My friend Ian ran the Boston marathon and it was maybe the most inspiring thing I have witnessed in a very long time. Why? I had never heard him talk about running frequently or ever talk about any interest in distance running. So when a couple weeks before the marathon he updated his Facebook saying he was doing it, I had to watch. I kept his race page open on my computer the whole time and cheered him on on his Runtastic page. When he crossed the finish line I was so proud of him I nearly cried.
He had ran for five and a half hours!!!!
A couple days later he stopped by when he was in town and I grilled him on the race and how it went. It sounded like the neatest experience I had heard of in a long time.
It made me want to run again.
It has only been a week, but I will say it: I’m back. It’s been six months since giving birth to my son and I’m fairly sure it’s safe for me to get back to running. I had ran a few times at the gym in the winter but I usually felt pretty awful after so I stopped.

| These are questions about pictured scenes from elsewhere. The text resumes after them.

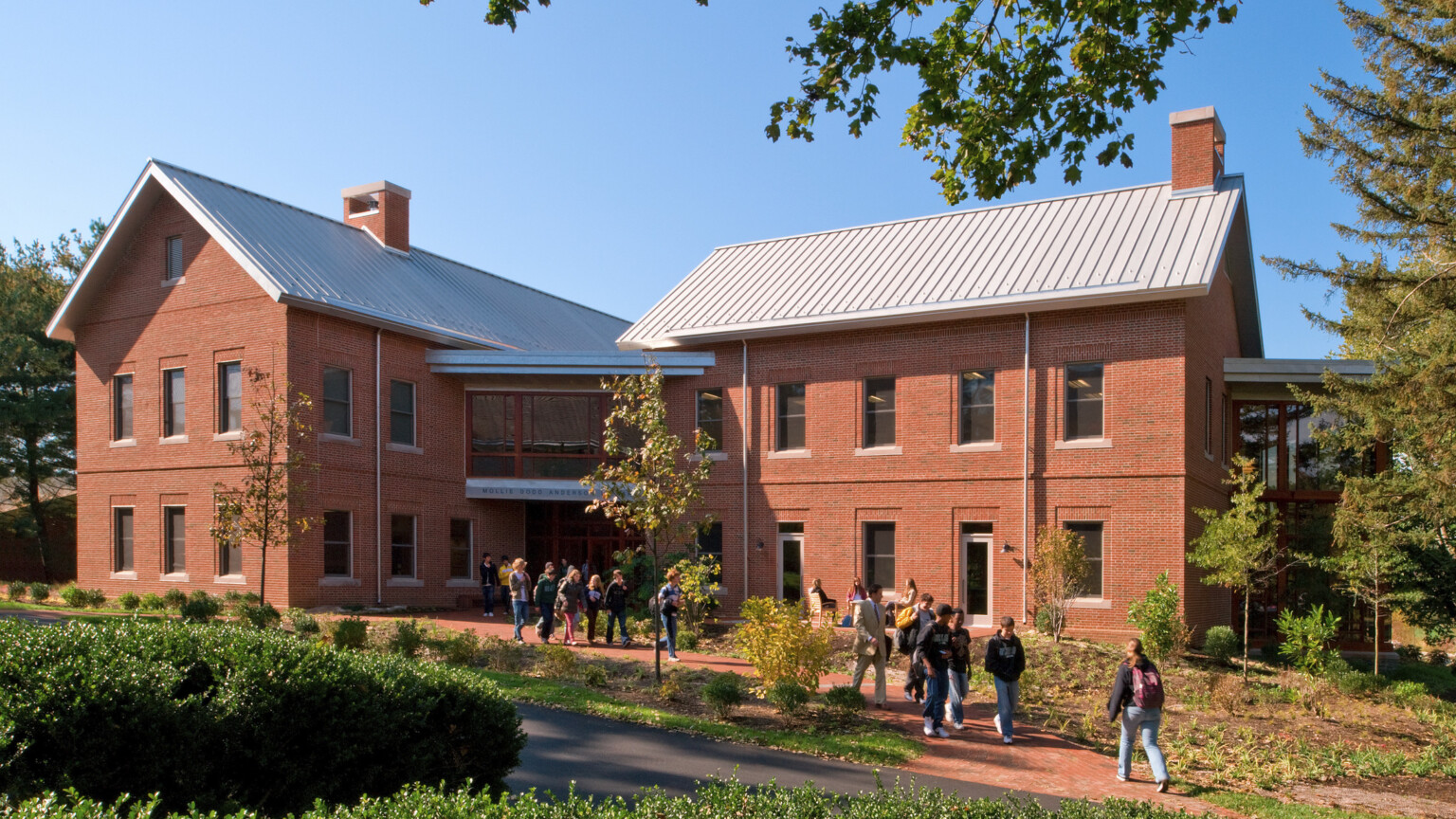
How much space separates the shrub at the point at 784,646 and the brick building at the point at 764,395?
977cm

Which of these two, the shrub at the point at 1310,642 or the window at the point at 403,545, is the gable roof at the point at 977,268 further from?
the window at the point at 403,545

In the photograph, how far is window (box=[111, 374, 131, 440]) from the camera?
27547 mm

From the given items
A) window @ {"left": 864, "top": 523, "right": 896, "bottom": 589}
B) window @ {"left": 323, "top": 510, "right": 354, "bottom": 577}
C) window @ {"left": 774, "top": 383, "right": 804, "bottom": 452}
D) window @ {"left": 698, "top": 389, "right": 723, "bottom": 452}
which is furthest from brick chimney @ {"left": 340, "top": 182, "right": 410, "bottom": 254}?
window @ {"left": 864, "top": 523, "right": 896, "bottom": 589}

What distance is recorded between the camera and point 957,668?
14.1m

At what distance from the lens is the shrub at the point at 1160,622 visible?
1944 centimetres

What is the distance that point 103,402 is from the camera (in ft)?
91.1

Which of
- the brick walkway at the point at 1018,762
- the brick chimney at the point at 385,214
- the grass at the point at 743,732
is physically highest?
the brick chimney at the point at 385,214

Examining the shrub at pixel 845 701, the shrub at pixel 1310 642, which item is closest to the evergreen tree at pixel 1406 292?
the shrub at pixel 1310 642

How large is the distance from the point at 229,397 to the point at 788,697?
17449 mm

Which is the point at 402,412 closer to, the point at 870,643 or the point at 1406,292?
the point at 870,643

After my first run last week (which was more like a walk-run-walk) my body HURT but I was still able to get out for my next run. I felt so proud of myself for running in the rain and with a slightly sore body. It makes me feel so much more legit – like a “real” runner. I sure don’t look like a real runner, though. I’ve been wearing my maternity leggings which turn out to be AWESOME because when my shirt rides up it has to go pretty far before it shows any of my jiggling post-baby belly. Half the time I feel like a lost cow lurching down the sidewalk, wishing for my pre-baby body back. When I’m honest with myself I realize that body wasn’t any better at running so it won’t do me any good now.
But that first run didn’t murder me. Nor did the run where I increased my distance. We’re still talking about very SHORT distances, but it’s a huge improvement from when I hit the pavement the first time.
I think I’ve turned a corner where I realized I’m willing to commit to this. I had quit before because of foot pain (not wanting to injure myself and not being sure enough that I wanted to keep going), then winter, and then pregnancy. But now it’s spring, and I’m not pregnant anymore, and I’m pretty sure I want this.
I bought a legit baby jogger (for dirrrrrt cheap).
I got sized for shoes (that I’m still holding out on because they’re $150 and I’m not convinced they’ll change my life or help me avoid injury).
I’m obsessively reading about running online and listening to this podcast.
And I’m doing it. It feels good. Please cheer me on!